Abstract Body (Do not enter title and authors here): Introduction: Dyslipidemia remains a major driver of cardiovascular disease. Monoclonal antibodies (mAb) that block angiopoietin-like protein 3 (ANGPTL3) lower atherogenic lipids by a mechanism distinct from statins. Earlier evidence centred on the Evinacumab. A new trial now evaluate the investigational antibody SHR-1918.

Hypothesis: We hypothesized that treatment with ANGPTL3 mAbs whether evinacumab or SHR-1918 would significantly improve lipid parameters compared to placebo without increasing adverse events.

Aims: To Quantify the pooled effect of ANGPTL3 mAbs on low-density lipoprotein cholesterol (LDL-C), Triglycerides, apolipoprotein B (ApoB) and non-high-density lipoprotein cholesterol (non-HDL-C) and Compare efficacy and safety between Evinacumab and SHR-1918 subgroups.

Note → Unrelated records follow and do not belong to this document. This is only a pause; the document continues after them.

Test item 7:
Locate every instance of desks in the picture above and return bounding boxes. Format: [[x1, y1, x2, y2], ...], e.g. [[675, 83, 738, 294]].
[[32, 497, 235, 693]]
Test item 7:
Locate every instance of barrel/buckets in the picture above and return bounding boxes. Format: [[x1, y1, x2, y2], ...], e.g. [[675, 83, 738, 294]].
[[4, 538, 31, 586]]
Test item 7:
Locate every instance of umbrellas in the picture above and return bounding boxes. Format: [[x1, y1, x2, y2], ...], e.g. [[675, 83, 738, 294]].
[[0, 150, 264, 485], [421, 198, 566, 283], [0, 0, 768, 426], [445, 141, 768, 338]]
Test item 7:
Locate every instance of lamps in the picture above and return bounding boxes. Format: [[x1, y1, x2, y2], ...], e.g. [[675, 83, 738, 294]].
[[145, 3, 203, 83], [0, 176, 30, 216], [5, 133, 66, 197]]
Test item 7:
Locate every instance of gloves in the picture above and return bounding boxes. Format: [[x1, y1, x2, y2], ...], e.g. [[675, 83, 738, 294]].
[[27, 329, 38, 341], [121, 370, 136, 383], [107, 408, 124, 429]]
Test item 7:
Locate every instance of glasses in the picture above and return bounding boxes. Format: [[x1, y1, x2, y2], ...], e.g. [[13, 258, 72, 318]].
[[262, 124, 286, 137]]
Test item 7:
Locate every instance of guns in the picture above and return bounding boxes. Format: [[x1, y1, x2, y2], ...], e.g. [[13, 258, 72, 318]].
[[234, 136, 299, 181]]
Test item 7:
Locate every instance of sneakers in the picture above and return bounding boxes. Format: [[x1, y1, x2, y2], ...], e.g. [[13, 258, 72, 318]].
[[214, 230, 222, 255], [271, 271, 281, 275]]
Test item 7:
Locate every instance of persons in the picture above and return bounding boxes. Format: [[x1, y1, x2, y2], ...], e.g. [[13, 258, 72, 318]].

Methods: A systematic search of Pubmed, Google Scholar MEDLINE, Embase, and ClinicalTrials.gov untill 1 April 2025 was done and relevant randomised controlled trials (RCT's) comparing ANGPTL3 mAbs with placebo in dyslipidaemic patients were included. Data was extracted on spreadsheet and Data analysis was done in RevMan 5.4.

Results: 5 RCT's comprising of 603 patients met inclusion criteria. The pooled analysis showed marked reductions in atherogenic lipids with ANGPTL3 monoclonal antibodies versus placebo, including low-density lipoprotein cholesterol (SMD = –2.73, 95 % CI –4.16 to –1.31, P < 0.001), triglycerides (SMD = –3.54, 95 % CI –4.71 to –2.37, P < 0.001), apolipoprotein B (SMD = –1.98, 95 % CI –2.97 to –1.00, P < 0.001) and non-HDL-C (SMD = –2.89, 95 % CI –4.00 to –1.78, P < 0.001). Sub-group analyses demonstrated directionally consistent lipid lowering for both evinacumab and the newer agent SHR-1918. Adverse-event due to treatment evaluation revealed no significant increase in Adverse events due to treatment (RR = 1.05, 95 % CI 0.87 to 1.27, P = 0.63) or serious events (RR = 1.37, 95 % CI 0.54 to 3.44, P = 0.49), indicating good overall tolerability.

Conclusion: monoclonal antibodies targeting ANGPTL3 encompassing both evinacumab and the newer agent SHR-1918 consistently reduced LDL-C, triglycerides, and related lipid markers with a favourable tolerability profile. Further large, long-term studies are needed to fully establish their safety, clinical effectiveness, and potential to improve cardiovascular outcomes.